There is a PR #1604 that allows for low_power_mode:100 which works well for Broadwells. Something about the SmartCache goofs with things internally... it isn't necessarily 2MB -> core directly mapped, it:

Intel® Smart Cache refers to the architecture that allows all cores to dynamically share access to the last level cache.

So that says whatever the CPU wants to do given current workload versus cache, it will do, magically. So some cores have to await cache usage sometimes, slowing them down, or whatever. They don't say exactly how it works / trade secret or whatever. But anyway providing it a huge stack of 100 tasks per core forces it to optimize the workload and cores to cache better (it can't get a good idea of what to optimize with such a small stack as 1-5 threads per core).

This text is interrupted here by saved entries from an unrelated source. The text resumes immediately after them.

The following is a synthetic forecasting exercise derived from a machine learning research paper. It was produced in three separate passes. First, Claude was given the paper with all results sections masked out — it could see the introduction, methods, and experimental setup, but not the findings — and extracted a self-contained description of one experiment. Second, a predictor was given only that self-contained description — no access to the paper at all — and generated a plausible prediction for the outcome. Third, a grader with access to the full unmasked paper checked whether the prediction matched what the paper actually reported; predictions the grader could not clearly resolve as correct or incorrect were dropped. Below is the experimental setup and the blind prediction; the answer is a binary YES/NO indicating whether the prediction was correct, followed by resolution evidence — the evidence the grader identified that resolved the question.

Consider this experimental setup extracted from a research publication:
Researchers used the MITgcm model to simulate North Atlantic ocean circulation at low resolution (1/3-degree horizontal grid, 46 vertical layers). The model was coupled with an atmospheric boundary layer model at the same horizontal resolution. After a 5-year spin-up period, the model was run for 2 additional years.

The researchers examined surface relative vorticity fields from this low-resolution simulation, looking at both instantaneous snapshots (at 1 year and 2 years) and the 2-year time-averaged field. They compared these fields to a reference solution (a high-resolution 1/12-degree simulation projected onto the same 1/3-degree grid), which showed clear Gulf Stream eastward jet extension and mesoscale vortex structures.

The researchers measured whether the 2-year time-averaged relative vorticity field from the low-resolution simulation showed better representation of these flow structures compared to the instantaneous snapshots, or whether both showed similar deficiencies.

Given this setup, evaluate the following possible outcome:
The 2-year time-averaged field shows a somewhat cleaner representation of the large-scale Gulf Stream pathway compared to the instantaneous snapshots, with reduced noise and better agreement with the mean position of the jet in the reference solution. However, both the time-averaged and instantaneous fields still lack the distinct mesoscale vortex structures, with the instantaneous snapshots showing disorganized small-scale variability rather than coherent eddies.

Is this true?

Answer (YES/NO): NO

The PR was not accepted and does not apply cleanly anymore. I use it on a few SmartCache (not Broadwell, but it has been tested on Broadwell...) where it worked for a +30H total boost so I am very interested in updating it.

uvtzxpm commented 6 years ago

I have the same problem. On two different systems actually, both with an i7-8700k.

I have an i7-8700k (overclocked to 4.9 GHz). I'm using xmr-stak 2.4.3 26a5d65f, but I don't think the version matters since this has been happening for a long time and with many different versions. I'm only doing CPU mining with xmr-stak.

Whenever I restart my computer, I have to "mess around" with xmr-stak.

That involves restarting xmr-stak a lot, or restarting my computer again, or switching my cpu.txt config around (changing the affine_to_cpu numbers, it feels like it helps)... until I get the "fast hash rate".

Right now, I have it running with this config:

"cpu_threads_conf" :
[
    { "low_power_mode" : false, "no_prefetch" : true, "affine_to_cpu" : 1 },
    { "low_power_mode" : false, "no_prefetch" : true, "affine_to_cpu" : 3 },
    { "low_power_mode" : false, "no_prefetch" : true, "affine_to_cpu" : 5 },
    { "low_power_mode" : false, "no_prefetch" : true, "affine_to_cpu" : 7 },
    { "low_power_mode" : false, "no_prefetch" : true, "affine_to_cpu" : 9 },
    { "low_power_mode" : false, "no_prefetch" : true, "affine_to_cpu" : 11 },
],

Which is giving me the "fast hash rate" (even with a bunch of junk running in the background):

-----------------------------------------------------------------
HASHRATE REPORT - CPU
| ID |    10s |    60s |    15m | ID |    10s |    60s |    15m |
|  0 |   71.7 |   72.4 |   (na) |  1 |   75.8 |   76.5 |   (na) |
|  2 |   79.3 |   79.9 |   (na) |  3 |   79.9 |   80.5 |   (na) |
|  4 |   79.3 |   79.9 |   (na) |  5 |   74.0 |   74.7 |   (na) |
Totals (CPU):   460.1  463.9    0.0 H/s
-----------------------------------------------------------------
Totals (ALL):    460.1  463.9    0.0 H/s
Highest:   472.7 H/s
-----------------------------------------------------------------

It takes ages to get it in "fast mode", sometimes I just give up and let it go in "slow mode" which is about 350 H/s, similar to OP.

xmrig has exactly the same problem, here's a long issue about it: https://github.com/xmrig/xmrig/issues/207

Here's a comment by the author of xmrig: https://github.com/xmrig/xmrig/issues/207#issuecomment-373213020

@Spudz76 Any ideas?

baldpope commented 6 years ago

If I set them all to true, it actually slows all cores down. I also added the mentioned 5:true settings, but did not have any positive affect.

Interestingly similar, I also see 'fast' and 'slow' modes between runs on the same architecture (same host even). On one such host, I was once able to get about 950H/s but subsequent runs only reach about 800H/s (as mentioned above). I'm compiling from source, running that config as shared above, but getting continuing inconsistent results.

Across the four hosts I'm attempting to run, missing 150H per host is the equivalent of (atleast) a RX 480, which is very unfortunate to be missing out on that hash.

I'm happy to pull updated source, compile and run if there is interest in testing and finding a solution.

KAOS191 commented 6 years ago

I messed up with Nicehash today and somehow Nicehash (with the same config like the one at the very beginning of this post) is always getting 420+ in total. There must be something to do from the point of mining application to force CPU to go on full load...